Ce texte de
Mélanie Fazi m'intéressait particulièrement : le titre m'a tout de suite interpelée, et l'autrice est bien connue dans le monde des littératures de l'imaginaire. Je la connaissais pour ma part grâce à sa nouvelle dans Bal Masqué que j'avais beaucoup aimée. La magnifique couverture est signée
Stéphane Perger, artiste que j'avais adoré avec le premier tome de Dark Museum, quelques-unes de ses illustrations se trouvent dans le récit, en noir et blanc, et ajoute une dimension symbolique aux mots de l'autrice.
Ce court texte prend sa source dans un article réflexion du blog de Mélanie, publié en juin 2017 et intitulé « Vivre sans étiquette ». Il est disponible à la fin du livre, et j'ai pour ma part commencé par le lire pour me plonger dans le contexte. C'est une bonne introduction au sujet, et je pense même que je l'aurais mis en introduction du texte principal plutôt qu'en annexe.
Mélanie ne souhaite pas vivre en couple. Elle n'en éprouve ni l'envie ni le besoin. Elle se pose beaucoup de questions sur son identité (sexuelle ou non) et ne trouve pas de terme pour se décrire, se définir, et cela lui donne l'impression de ne pas exister. Autour d'elle, les gens adoptent des comportements qui essayent de la faire entrer dans une case, de lui coller une étiquette, mais cela ne fait qu'empirer les choses. Ce livre est le témoignage de comment elle s'est construite autour de cette absence d'étiquette pour la définir, des difficultés qu'elle a rencontrées, mais aussi des moments de joie qu'elle a vécus.

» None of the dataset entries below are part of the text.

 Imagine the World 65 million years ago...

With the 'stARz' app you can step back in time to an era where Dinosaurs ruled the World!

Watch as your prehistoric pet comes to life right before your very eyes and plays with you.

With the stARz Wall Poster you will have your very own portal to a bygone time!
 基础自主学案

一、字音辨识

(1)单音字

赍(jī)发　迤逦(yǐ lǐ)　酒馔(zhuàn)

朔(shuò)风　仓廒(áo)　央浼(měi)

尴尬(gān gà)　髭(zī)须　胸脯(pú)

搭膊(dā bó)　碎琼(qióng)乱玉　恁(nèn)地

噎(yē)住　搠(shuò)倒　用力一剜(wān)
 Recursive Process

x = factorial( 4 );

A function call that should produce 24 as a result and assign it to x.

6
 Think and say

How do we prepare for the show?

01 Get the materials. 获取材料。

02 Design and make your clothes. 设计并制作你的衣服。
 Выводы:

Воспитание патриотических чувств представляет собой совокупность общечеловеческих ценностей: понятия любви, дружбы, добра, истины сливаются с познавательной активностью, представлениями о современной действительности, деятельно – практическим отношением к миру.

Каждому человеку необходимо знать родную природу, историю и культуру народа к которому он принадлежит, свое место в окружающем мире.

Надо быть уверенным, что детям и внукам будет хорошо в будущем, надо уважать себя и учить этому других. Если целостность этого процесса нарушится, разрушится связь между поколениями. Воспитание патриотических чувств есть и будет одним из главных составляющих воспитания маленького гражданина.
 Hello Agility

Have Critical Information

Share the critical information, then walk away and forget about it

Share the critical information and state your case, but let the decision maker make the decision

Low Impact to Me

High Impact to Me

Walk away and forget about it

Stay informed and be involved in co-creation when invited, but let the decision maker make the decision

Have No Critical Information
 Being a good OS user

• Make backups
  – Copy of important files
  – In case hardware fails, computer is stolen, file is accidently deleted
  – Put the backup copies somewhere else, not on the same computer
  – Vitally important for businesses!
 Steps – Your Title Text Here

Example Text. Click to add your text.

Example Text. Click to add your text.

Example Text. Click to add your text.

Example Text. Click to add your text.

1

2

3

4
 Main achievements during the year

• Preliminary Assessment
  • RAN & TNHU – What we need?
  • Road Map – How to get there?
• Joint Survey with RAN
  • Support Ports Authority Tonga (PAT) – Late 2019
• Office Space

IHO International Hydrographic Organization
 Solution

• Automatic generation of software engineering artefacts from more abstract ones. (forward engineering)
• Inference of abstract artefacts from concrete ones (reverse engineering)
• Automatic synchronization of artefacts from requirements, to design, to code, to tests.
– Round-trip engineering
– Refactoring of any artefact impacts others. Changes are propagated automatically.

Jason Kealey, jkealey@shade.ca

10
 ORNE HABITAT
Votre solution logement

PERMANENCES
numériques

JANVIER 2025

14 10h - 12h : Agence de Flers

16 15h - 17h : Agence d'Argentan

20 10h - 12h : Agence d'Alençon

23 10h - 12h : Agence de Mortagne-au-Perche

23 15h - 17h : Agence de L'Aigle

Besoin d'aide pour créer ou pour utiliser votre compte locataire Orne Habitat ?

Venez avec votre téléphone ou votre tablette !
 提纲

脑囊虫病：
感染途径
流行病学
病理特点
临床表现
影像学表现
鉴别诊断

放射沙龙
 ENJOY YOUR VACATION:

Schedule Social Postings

Ce texte m'a choquée : pour moi, la différence est une force et une grande richesse. C'est elle qui permet au monde de se construire et de prospérer. Voir que l'autrice a tant de mal à trouver des gens qui n'essaient pas de la changer ou de lui dire ce qu'elle doit ou ne doit pas faire pour « aller mieux » est tellement triste et désespérant. Son décalage n'a pourtant rien de choquant ou de révoltant : elle souhaite juste vivre seule, sans qu'on lui impose la vision dominante de notre société du rôle de la femme qui doit absolument chercher à se poser avec un homme, se marier et procréer.
Cette différence, qui ne devrait pas être grand-chose, lui pèse cependant au quotidien : dans des discussions (au cours desquelles le sujet de la vie amoureuse revient toujours), des questionnements indiscrets, et même dans son rapport à l'écriture. Les gens devraient essayer d'arrêter de se formater à un modèle existant et plutôt vivre leurs passions, leurs pulsions et leurs besoins à eux, sans jugement d'eux-mêmes et des autres, pour accéder au bonheur. le monde irait beaucoup mieux si chacun apprenait à se connaitre, à s'écouter et à se respecter sans se soucier du regard des autres. Soyons bienveillants !
Ce livre est très intime, et l'autrice le dit dès le départ : il la concernera elle,
Mélanie Fazi. Une mise à nu sincère et osée, mais essentielle pour avancer dans sa quête d'identité. Sur plusieurs aspects, je me suis sentie proche des ressentis de l'autrice – dans son rapport aux gens et à la solitude surtout – mais aussi parfois outrée par les comportements de certains.
L'autrice écrit majoritairement des nouvelles, souvent axées fantastique. Elle reçoit beaucoup de soutien de ses collègues auteurs lors de ses recherches. Je crois aussi que c'est pour cela que j'aime tant les littératures de l'imaginaire : ce sont des genres de fiction qui prônent la différence et son acceptation finale au terme de la quête d'un personnage au départ marginal. C'est un monde littéraire qui me semble bienveillant. C'est d'ailleurs le seul dans lequel j'ai vu des maisons d'édition « adverses » créer un collectif pour faire face ensemble aux difficultés du marché, car ensemble, on est plus forts.
La quête d'identité de l'autrice n'est cependant pas terminée. Bien qu'elle ait trouvé le chemin, elle doit encore en parcourir une partie, sans s'égarer à nouveau. J'espère qu'elle écrira encore sur la suite de son parcours, sur son blog ou dans un autre livre d'ici une dizaine d'années !
Faut-il entrer dans une case pour exister aux yeux du monde ?
Mélanie Fazi répond à cette question avec sincérité, dévoilant ses questionnements, ses réflexions, ses émotions, ses expériences heureuses et malheureuses. Une mise à nu nécessaire dans sa quête d'identité, mais aussi une ouverture à la réflexion pour le lecteur, concerné ou non par cette différence.